NORTH RICHLAND HILLS, Texas — When it comes to reaching their Latino neighbors, a lot of U.S. churches are speaking the wrong language — Spanish.
“Many denominational and local church leaders equate ‘Hispanic ministry’ with ‘Spanish-language ministry,’” said Dan Rodriguez, professor of religion and Hispanic Studies at Pepperdine University in Malibu, Calif.
Rodriguez discussed findings from his book, “A Future for the Latino Church,” during a summit with ministers and ministry leaders at The Hills Church of Christ. Hector Hinojosa, a member of The Hills church, stressed that the summit’s purpose “is not to replace Spanish-speaking churches.”
“This is reaching second- and third-generation Latinos,” Hinojosa said.
In Texas, people of Hispanic descent comprise 37.6 percent of the state’s population, according to the 2010 U.S. Census. Many don’t consider Spanish their primary language, Rodriguez said. The professor, himself a third-generation Hispanic American, cited surveys that show 96 percent of U.S.-born Latinos are either English-dominant or bilingual.
When churches focus exclusively on ministry to immigrants from Latin America, they miss the chance to reach U.S.-born Latinos, he added. Church planters in Latino communities face the challenge of engaging a Hispanic culture in an English-language context. While researching his book, the professor found examples of congregations doing this, but none are Churches of Christ.
Ron Carlson hopes that will change. The preacher for the Duncanville Church of Christ said he sees predominantly Anglo churches in his community, in the southwest Dallas metro, shutting down.
“If we don’t reach out to the Hispanic community, who will be left in the church?” Carlson asked.

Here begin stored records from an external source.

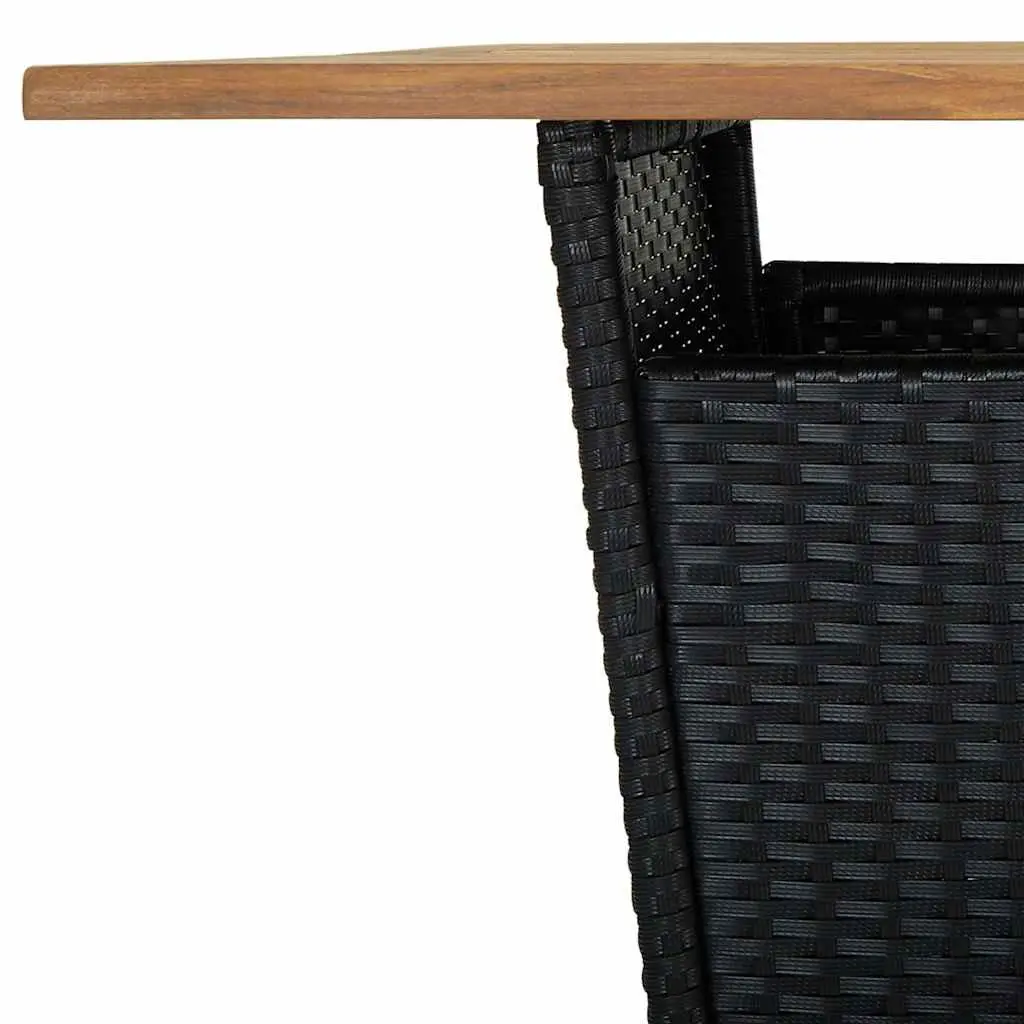 3 Piece Garden Bar Set Cushions Poly Rattan Outdoor Table Stools Black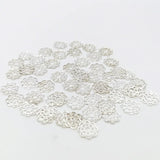 200pcs 10mm Brass Flower Filigree Slice Charms Base Settings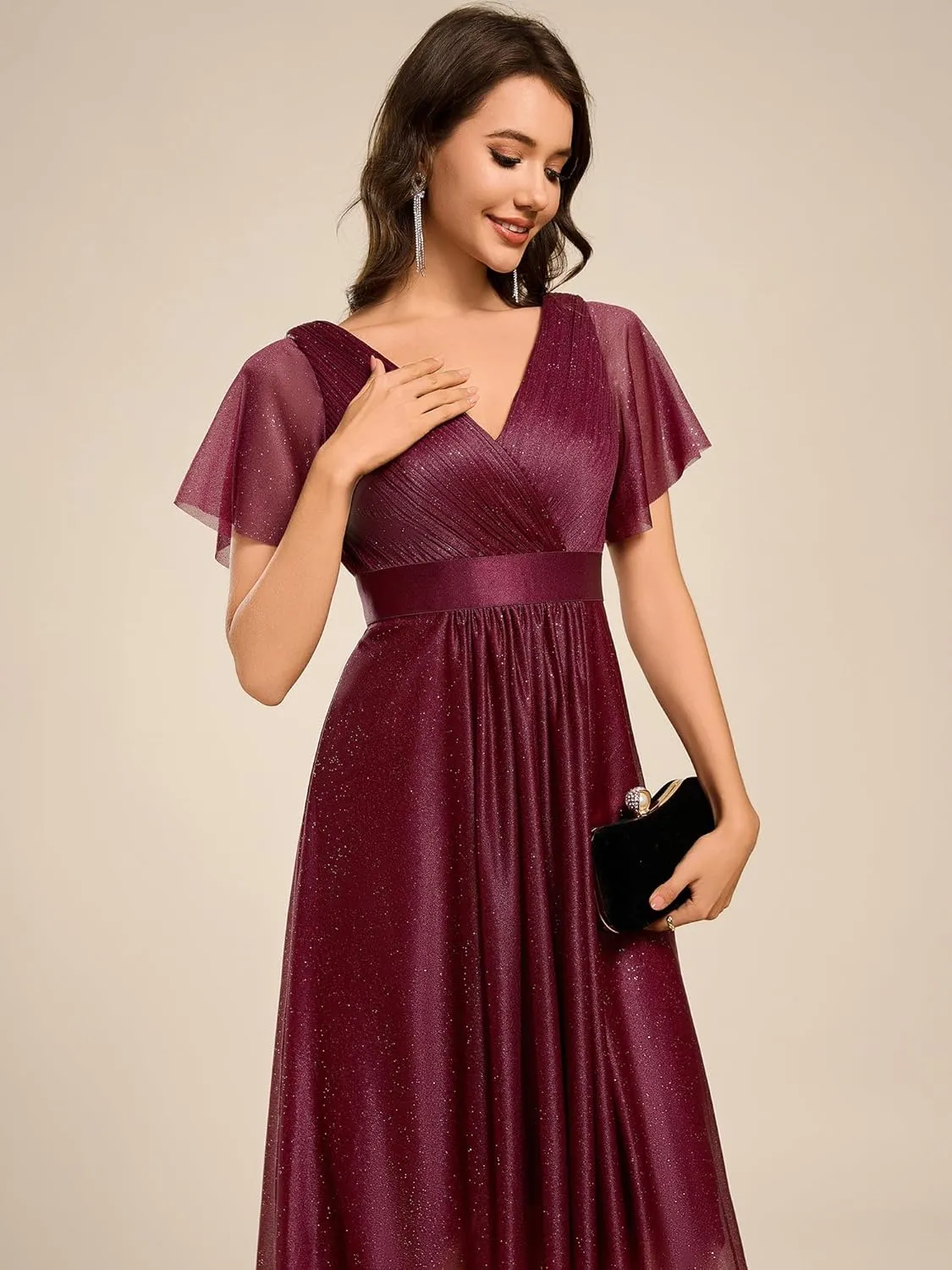 Ever-Pretty Women's Elegant V Neck Pleated Short Sleeves Glitter A Line Midi Wedding Guest Dress 52159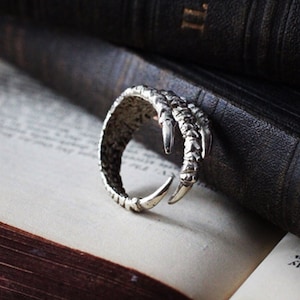 Op de afbeelding: Een zilveren ring met een gedetailleerd klauwontwerp. De ring ligt op een stapel oude boeken.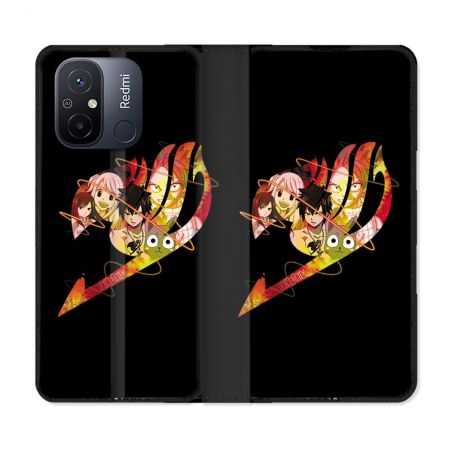 Housse cuir portefeuille pour Xiaomi 12C Manga Fairy Tail Logo Noir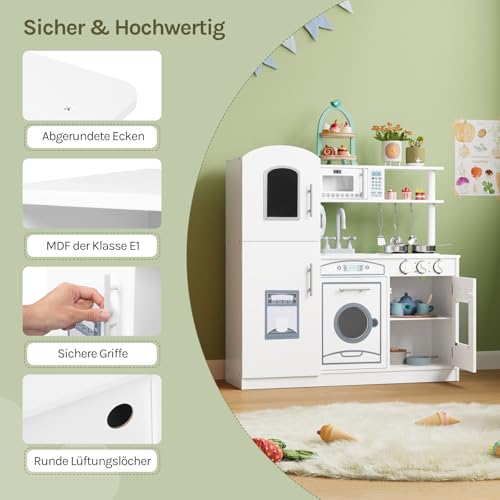 WOLTU Kinderküche Spielküche aus Holz mit Zubehör, inkl. 5tlg Küchenset – Weiß - 7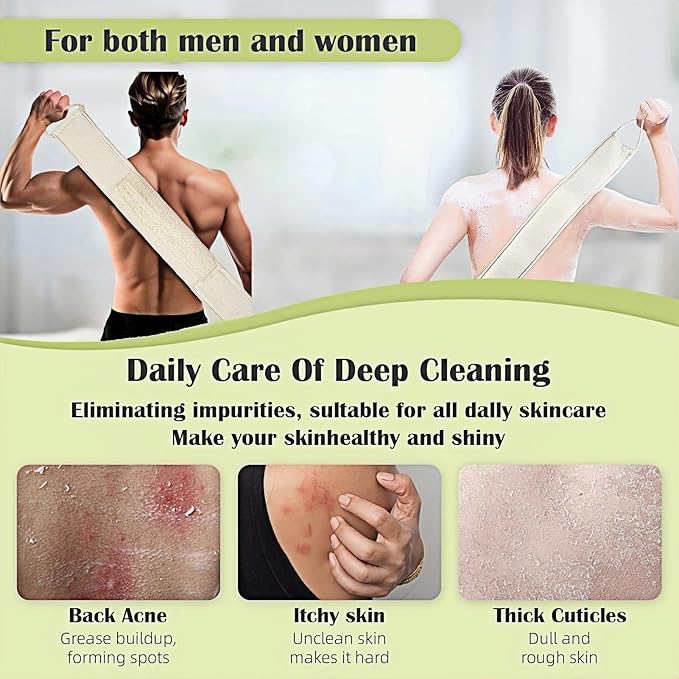 Natural Loofah Bath Sponge, 35.5 in Back Scrubber for Bath Shower, Exfoliating Body Scrubber, Shower Loofah Scrubber for Women and Men, Shower Loofah Sponge to Clean Body Deeply, Invigorate Skin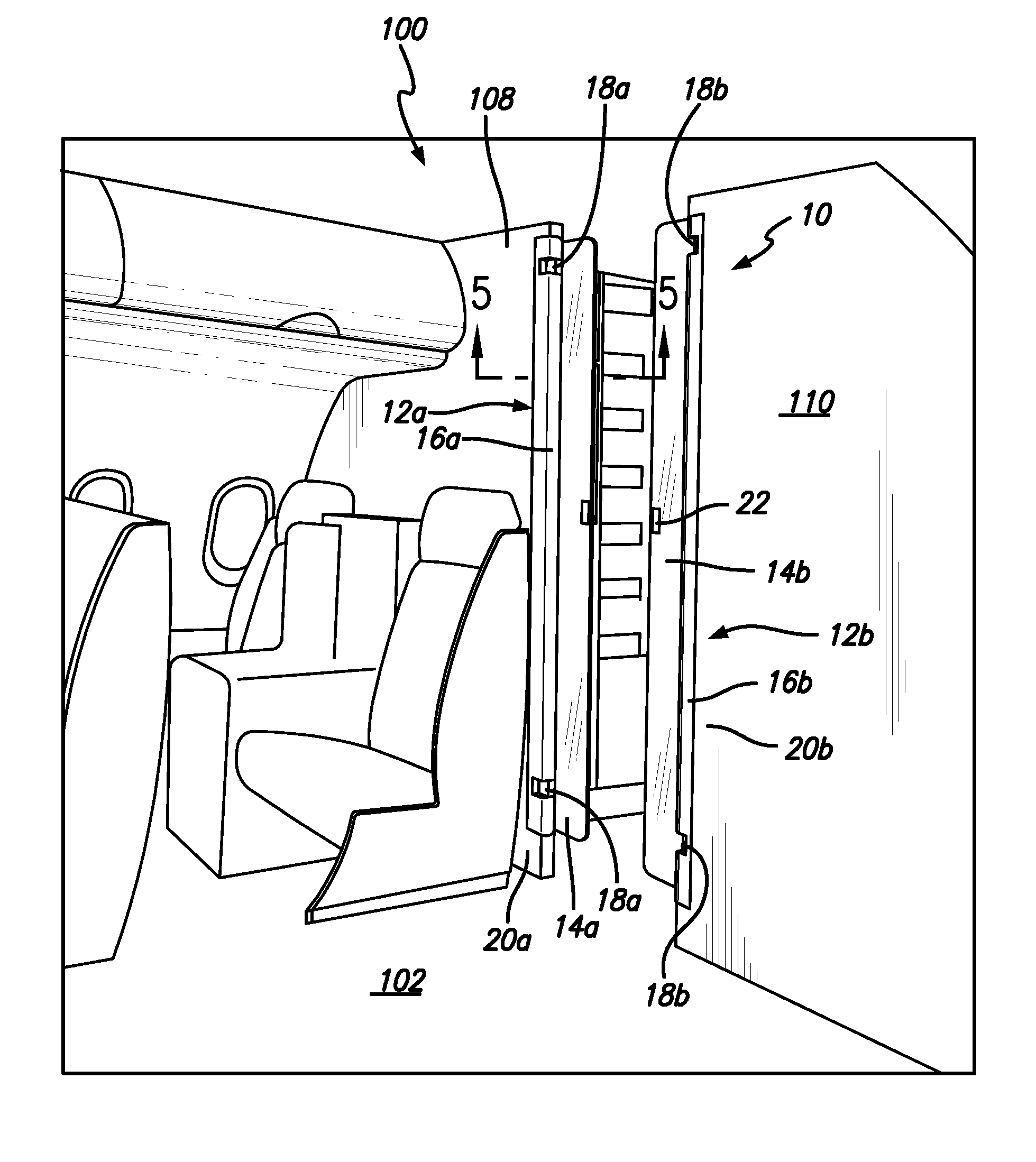 Aircraft aisle partition with swinging doors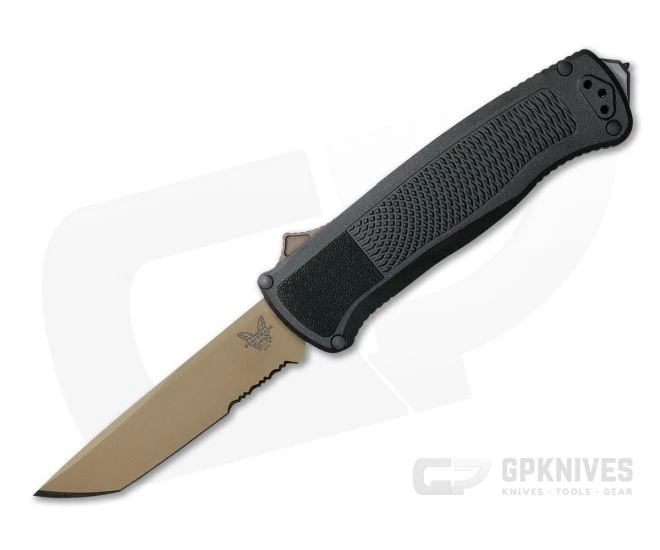 Benchmade Shootout Flat Earth Serrated Cruwear Graphite Black CF-Elite OTF Automatic Knife 5370SFE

Jerry Gonzalez, the Duncanville church’s Hispanic minister, said he relates to what many of his peers refer to as “living in the hyphen” of the Hispanic-American demographic. Many don’t feel comfortable in English- or Spanish-language services and lose interest in church. Gonzalez said he wants them to return — and to help spread the Gospel to future generations of Latinos.
Church planting and targeted ministries alone can’t guarantee success, Rodriguez said. Reaching Hispanic Americans — or any Americans — requires Christians to see themselves as missionaries.
“I’m not here because of an evangelistic program. I’m here because of good neighbors,” he said, referring to the family that spent 11 years inviting and bringing his family to church. “Good neighbors are patient.”